__Extract__:
═══
In a Nutshell. Mini reviews of movies old and new. No fuss. No spoilers. And often no sleep.

Monday, 19 February 2018

Hawk the Slayer (1980)

A cheesy but fondly remembered by many (including yours truly) Sword + Sorcery flick that borrows plot from many sources, including Tolkien, the Western genre, and a well-known sci-fi film that I once again refuse to name.
John Terry is Hawk, the leading man with an impractically-balanced magic sword, but the script doesn't push him to the fore like you'd expect.
Hawk's face-ache evil sibling, Voltan - The Dark One, is actor Jack Palance; he hams it up, but I get the feeling he's slightly embarrassed to be there.
Much of it appears to have been filmed within a few hundred square feet of English forest. I'm sure I saw the same tree multiple times.
Harry Robertson's bitchin' soundtrack is like hearing a 1970s folk band playing snippets of Jeff Wayne and Ennio Morricone, with pastoral interludes.
It's a strange and difficult film to defend, but I'm absolutely a fan of it.

3 [mystical noises] out of 5

Friday, 16 February 2018

Ip Man 3 (2016)

Of the Donnie films that I've seen to date, the role of Ip is the best he's been. His version of the Wing Chun master is a kind soul with a fierce conviction, and the actor's real-world ego is completely absent from the performance.
Ip's two biggest failings are not recognising that his excessive modesty, though admirable in intent, can be misconstrued as sanctimonious; and that his singular focus, a trait that's good for martial arts is sometimes bad for human relationships. An exploration of both those things are at the heart of the film.
As if in response to the previous entry, Ip's wife and son have an active role to play in the narrative; the former bringing a VERY welcome emotional layering. The most interesting of the antagonists (Zhang Jin) is the kind that struggles with his own nature; i.e. he evokes both sympathy and ire in a viewer. And finally, thankfully, the combat stays on the favourable side of realistic.
═══
__Supplied material__:

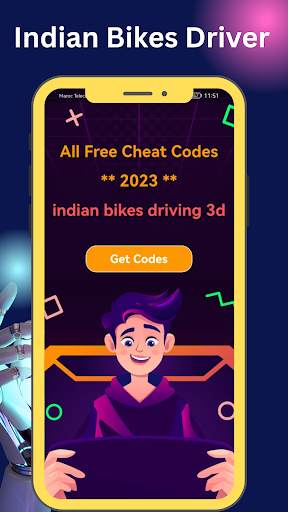 Bikes Driving 3D 2023 screenshot 4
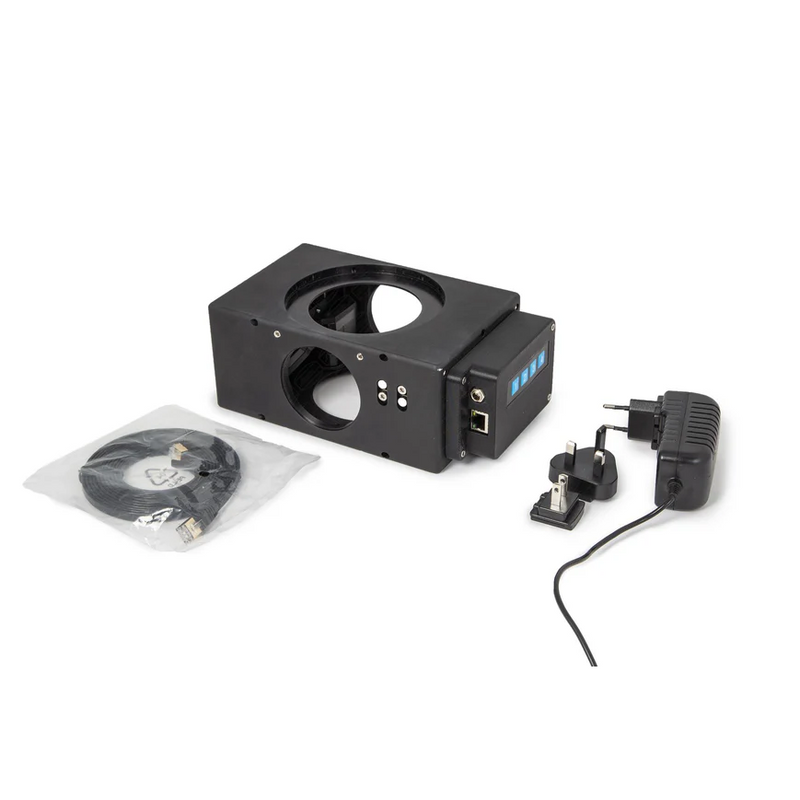 Baader Instrument Multi-Port IMP85 (2451300)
═══
__Directions__:
(A) Translate this sentence from the movie reviews into Spanish: "Much of it appears to have been filmed within a few hundred square feet of English forest."
(B) Turn the paragraph of the movie reviews that begins "As if in response to the previous entry" into a short bulleted list that keeps its main points.
(C) Carry on the movie reviews from the point where they stop.

__Answers by task__:
(A) Gran parte parece haberse filmado en unos pocos cientos de pies cuadrados de bosque inglés.

(B)
- Ip's wife and son have an active role in the story, apparently in response to the previous entry, and his wife adds very welcome emotional layering.
- The most interesting antagonist, played by Zhang Jin, struggles with his own nature and draws both sympathy and ire from the viewer.
- The combat stays on the favorable side of realistic.

(C)
4 nourishing ideals out of 5

Tuesday, 13 February 2018

A Clockwork Orange (1971)

Kubrick's most controversial film explores two of the most common types of violence: physical and psychological. Which of the two is most damaging in its implication is debatable, but in order to get the message across the execution of story is by turns distressing, repellent, offensive and oddly pantomime.
The language used by Alex (Malcolm McDowell), the Nadsat slang, as it was in Anthony Burgess' original novel (1962), is a peculiar mix of childish wordplay and poetic structuring that's almost Shakespearean at times.
Using Beethoven, with its cultured/civilised associations, as a soundtrack to violence provides additional contrast in support of the larger societal ones.
It's a challenging film, in all respects, but an immensely powerful one.

5 victims of the modern age out of 5

Saturday, 10 February 2018

Mannequin (1987)

A 1980s spin on the myth of Pygmalion, about a sculptor who fell in love with one of his own statues. The love-struck fool in this instance is aspiring artist (i.e. hopeful dreamer) Jonathan Switcher (Andrew McCarthy). His creation, the titular dummy, is Emmy (Kim Cattrall), without whom the movie would be a dead loss rom-com. Emmy becomes Switcher's saviour and muse.
A 'classic 80's movie' claims the box art, twice in case we somehow miss the sizeable one on the front. Opinions will differ on whether or not it deserves the tag, but it reminded me of at least one thing that I do love about movies of the era: screen wipes. I miss screen wipes. But pastel pinks I don't miss.

2 leggy dolls out of 5

Wednesday, 7 February 2018

Appleseed Alpha (2014)

Deunan and her cyborg buddy Briareos survive as hired-guns in a post-apocalyptic world. Deunan hopes that one day they will both reach the safety of Olympus, but Briarios isn't convinced that the place exists.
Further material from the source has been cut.